Page extract:
# # # # # # #
Five Walks Through the Dusk

Guan Xiao 22

source: frieze

Entering Guan Xiao’s solo exhibition, ‘Survivors’ Hunting’, at Magician Space felt like stepping into a crime scene. It would have taken a detective’s eye to establish the intricate and mysterious connections among the mesmerizing mixture of objects the artist had left behind in the small gallery. Every object there could yield a potential clue to the bigger picture, yet the logic of their presence and their combination was not immediately apparent – at least not at first sight.

Upon entering, viewers encountered five thick, monumental slabs of wood, about two-thirds the height of the space, arranged in a circle. Each of these structures was coated with multiple layers of car polish to create a marbled pattern of different shades of grey, green, blue, yellow and red. Those familiar with Guan’s previous works could easily recognize the camouflage-like pattern as a favourite motif in her installations.

On the uneven surfaces of these structures hung brownish shapes vaguely reminiscent of Native American or Pre-Columbian artefacts. Guan described them as ‘totems’ made out of resin, based on images of actual objects. By adding talcum powder to the resin during the production process, she managed to soften the material enough to mould it with her own hands. Guan abstracted the forms to appear more like fragments excavated from an archaeological site, or pieces of dried bread, hardened over time. The installation’s title, Cloud Atlas (all works 2013), referred to David Mitchell’s 2004 novel of the same name, which used a non-linear logic of time in which the future and the past would inevitably overlap.

The puzzle that this collection of objects suggested was resolved as viewers moved further into the show, where Guan had provided a printed index of possible associations and references for the haphazard forms of the resin objects: a dance movement, an opera mask, a Roman pillar. Guan mapped out how her shapes could be traced to different cultures and dated to specific points in time. She also displayed a small object (Museum Approach) that combined all the shapes into a miniature mask cast in brass. While in archaeological research masks and facial features are considered one of the best indicators of origin, Guan also wanted to remind us of the possibility of imagination and subjective projection when we are confronted with historical materials. Any clue, ordinary as it may seem, can lead to a crucial discovery.
# # # # # # #
[Items listed in a dataset]
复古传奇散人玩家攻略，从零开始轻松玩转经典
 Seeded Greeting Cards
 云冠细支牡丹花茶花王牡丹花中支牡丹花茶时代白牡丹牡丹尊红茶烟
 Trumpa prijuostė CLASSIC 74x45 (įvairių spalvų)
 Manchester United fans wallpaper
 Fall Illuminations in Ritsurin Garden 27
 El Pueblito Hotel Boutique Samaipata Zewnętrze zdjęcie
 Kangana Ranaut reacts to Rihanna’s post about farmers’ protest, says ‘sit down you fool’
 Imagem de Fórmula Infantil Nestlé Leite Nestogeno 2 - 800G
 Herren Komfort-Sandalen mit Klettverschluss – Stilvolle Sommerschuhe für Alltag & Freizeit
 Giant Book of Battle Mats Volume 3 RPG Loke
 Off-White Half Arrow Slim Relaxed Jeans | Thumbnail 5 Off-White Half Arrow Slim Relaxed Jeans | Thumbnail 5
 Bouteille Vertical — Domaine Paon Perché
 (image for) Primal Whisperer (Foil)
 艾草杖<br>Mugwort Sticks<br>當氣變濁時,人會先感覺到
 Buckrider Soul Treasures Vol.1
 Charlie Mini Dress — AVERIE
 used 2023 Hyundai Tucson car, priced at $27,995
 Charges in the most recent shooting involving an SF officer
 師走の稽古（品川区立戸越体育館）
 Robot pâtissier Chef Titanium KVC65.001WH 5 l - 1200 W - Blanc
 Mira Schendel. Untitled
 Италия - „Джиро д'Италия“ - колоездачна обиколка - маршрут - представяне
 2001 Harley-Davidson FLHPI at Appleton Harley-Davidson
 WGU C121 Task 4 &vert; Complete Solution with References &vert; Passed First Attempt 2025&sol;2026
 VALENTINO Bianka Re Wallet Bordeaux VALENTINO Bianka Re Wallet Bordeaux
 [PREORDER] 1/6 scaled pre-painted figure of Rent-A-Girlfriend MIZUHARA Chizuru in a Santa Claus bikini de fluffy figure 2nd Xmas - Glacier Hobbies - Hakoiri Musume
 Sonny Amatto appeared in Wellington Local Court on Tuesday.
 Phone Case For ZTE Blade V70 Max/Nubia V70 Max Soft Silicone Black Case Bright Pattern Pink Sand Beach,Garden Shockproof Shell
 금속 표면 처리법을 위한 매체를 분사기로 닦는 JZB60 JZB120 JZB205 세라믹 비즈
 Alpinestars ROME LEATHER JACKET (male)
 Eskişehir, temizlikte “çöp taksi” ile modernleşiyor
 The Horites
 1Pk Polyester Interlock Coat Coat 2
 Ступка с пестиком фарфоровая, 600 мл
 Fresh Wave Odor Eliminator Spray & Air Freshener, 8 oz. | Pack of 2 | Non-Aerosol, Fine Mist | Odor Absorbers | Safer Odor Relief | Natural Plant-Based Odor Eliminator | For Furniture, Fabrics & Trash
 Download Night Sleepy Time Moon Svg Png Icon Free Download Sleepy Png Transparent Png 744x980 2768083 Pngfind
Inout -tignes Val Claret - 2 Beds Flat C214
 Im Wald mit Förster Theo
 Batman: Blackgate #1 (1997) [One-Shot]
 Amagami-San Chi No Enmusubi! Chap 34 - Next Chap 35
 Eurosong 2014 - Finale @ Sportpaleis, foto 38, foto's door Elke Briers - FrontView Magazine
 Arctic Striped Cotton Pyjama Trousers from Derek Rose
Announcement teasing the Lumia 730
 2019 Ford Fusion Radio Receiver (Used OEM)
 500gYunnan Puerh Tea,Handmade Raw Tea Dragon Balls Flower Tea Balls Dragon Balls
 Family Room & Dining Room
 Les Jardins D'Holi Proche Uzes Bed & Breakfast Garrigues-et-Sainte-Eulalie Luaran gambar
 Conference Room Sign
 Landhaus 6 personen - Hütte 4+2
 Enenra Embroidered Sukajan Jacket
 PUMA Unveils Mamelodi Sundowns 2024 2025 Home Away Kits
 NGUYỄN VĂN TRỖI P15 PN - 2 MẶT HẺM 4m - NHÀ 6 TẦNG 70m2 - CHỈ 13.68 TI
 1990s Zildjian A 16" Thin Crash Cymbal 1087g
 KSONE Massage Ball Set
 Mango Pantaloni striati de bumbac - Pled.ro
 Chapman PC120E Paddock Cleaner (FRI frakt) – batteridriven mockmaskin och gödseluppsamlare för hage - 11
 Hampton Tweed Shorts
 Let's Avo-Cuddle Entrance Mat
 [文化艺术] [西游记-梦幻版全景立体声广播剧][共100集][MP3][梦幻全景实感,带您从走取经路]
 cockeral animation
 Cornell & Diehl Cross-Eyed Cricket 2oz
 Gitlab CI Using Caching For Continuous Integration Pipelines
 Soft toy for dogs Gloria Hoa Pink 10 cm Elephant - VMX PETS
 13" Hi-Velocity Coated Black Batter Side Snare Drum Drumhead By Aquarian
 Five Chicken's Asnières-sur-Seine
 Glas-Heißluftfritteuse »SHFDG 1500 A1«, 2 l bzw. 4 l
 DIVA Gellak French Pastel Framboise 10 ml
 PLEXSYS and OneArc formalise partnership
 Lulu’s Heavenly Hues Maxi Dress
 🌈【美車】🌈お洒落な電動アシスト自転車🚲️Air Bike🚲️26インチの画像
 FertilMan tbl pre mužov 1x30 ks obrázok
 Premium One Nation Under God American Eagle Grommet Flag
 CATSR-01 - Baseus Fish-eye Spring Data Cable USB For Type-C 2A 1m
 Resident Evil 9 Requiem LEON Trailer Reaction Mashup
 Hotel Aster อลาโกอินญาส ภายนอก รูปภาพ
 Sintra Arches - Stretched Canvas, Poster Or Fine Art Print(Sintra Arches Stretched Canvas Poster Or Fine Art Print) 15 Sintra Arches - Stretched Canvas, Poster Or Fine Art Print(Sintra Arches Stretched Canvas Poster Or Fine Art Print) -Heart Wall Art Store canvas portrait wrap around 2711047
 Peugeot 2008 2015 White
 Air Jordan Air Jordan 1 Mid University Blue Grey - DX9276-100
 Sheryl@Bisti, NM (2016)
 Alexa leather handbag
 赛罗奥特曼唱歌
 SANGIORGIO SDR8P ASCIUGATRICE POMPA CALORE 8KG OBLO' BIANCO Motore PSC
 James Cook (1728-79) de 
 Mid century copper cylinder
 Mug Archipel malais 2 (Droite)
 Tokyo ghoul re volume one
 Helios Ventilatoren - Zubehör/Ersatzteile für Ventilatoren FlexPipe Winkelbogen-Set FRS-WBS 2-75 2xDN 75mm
# # # # # # #
Exercises to complete:
- a) Reproduce the stretch of the Guan Xiao review from "source: frieze" through "at first sight.".
- b) Using the Guan Xiao review, decide whether each statement agrees with it, answering yes or no and quoting the words that settle it: (i) The wooden slabs were coated with car polish. (ii) The totems were carved out of wood. (iii) The small object Museum Approach was cast in bronze.

Solved tasks:
- a)
source: frieze

Entering Guan Xiao’s solo exhibition, ‘Survivors’ Hunting’, at Magician Space felt like stepping into a crime scene. It would have taken a detective’s eye to establish the intricate and mysterious connections among the mesmerizing mixture of objects the artist had left behind in the small gallery. Every object there could yield a potential clue to the bigger picture, yet the logic of their presence and their combination was not immediately apparent – at least not at first sight.

- b)
(i) Yes: "Each of these structures was coated with multiple layers of car polish"
(ii) No: "Guan described them as ‘totems’ made out of resin"
(iii) No: "a miniature mask cast in brass"